Observer, Volume 16, Number 18, Thursday May 25 1995


Cuneiform translated

This years' Haskell lecturer, Peter Machinist of Harvard University, provided more than a lecture series while he visited Oberlin last month. He also translated the inscription on a cuneiform in special collections and told Dina Schoonmaker, head of special collections, some details of how Oberlin came to acquire it.

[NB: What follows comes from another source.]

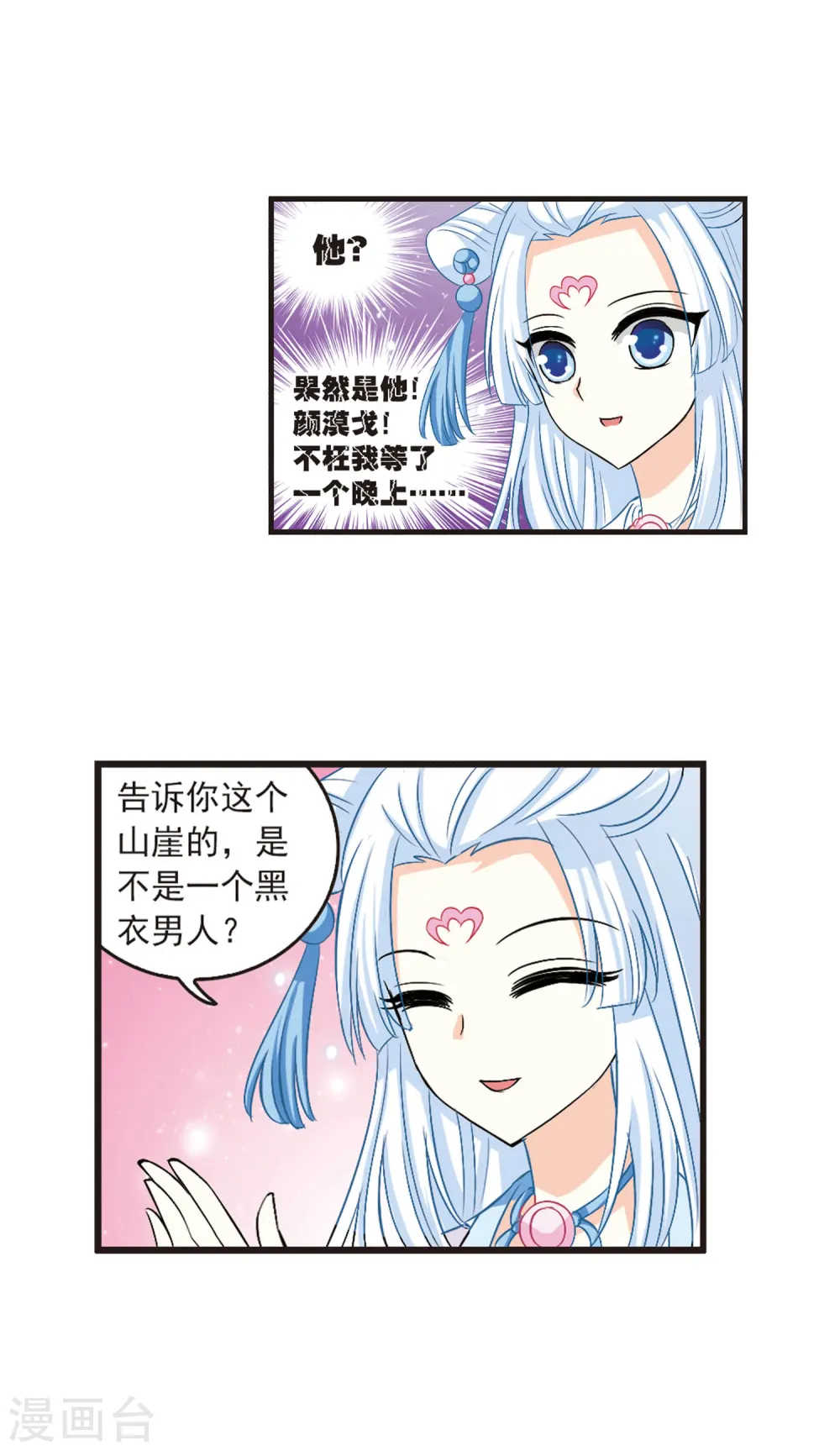第5话 桃花霉运26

This cuneiform, shown lifesize, is easily the oldest objet in special collections, says head of special collections Dina Schoonmaker.Photo Credit: Rick Sherlock

Machinist visited special collections at the request of a student who wanted him to see Oberlin's two Torah scrolls. While there he looked at the cuneiform, a small clay tablet incised with a stylus. Roughly 2 x 3 inches, the cuneiform was made during the old Babylonian period of Mesopotamian history about 4,000 years ago. The king named in it, Sinkashid of Uruk, lived from 1865 to 1833 BC.

The literal translation that Machinist provided is: "Sinkashid, mighty man, king of Uruk, king of the Amnanum [a tribal group], provider for Eanna [the temple], the palace of his kingship he built."

Before Machinist's visit, all Schoonmaker knew about the cuneiform was that it was given to Oberlin College in the 1930s by someone named Edgar J. Banks. "We had no idea why it was here," she says. Machinist told her that Banks was in the British Expeditionary Force in southern Iraq--then Mesopotamia--following World War I. He collected cuneiform tablets, excavating some from sites himself and buying others. Later he gave away or sold some of the collection, mainly to small institutions, "sprinkling them throughout the world," Schoonmaker says. He gave "quite a few" to Dyke College in Cleveland, perhaps through the mediation of John D. Rockefeller, Jr.